EXERCISE REQUIREMENTS
Locate each line in the material that contains the string "Relying", and copy those lines out in full.

INPUT MATERIAL
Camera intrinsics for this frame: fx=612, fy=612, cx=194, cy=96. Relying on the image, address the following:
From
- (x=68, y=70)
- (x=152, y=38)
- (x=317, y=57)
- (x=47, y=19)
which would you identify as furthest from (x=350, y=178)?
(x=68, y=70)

COMPLETED TASK
Camera intrinsics for this frame: fx=612, fy=612, cx=194, cy=96. Relying on the image, address the following:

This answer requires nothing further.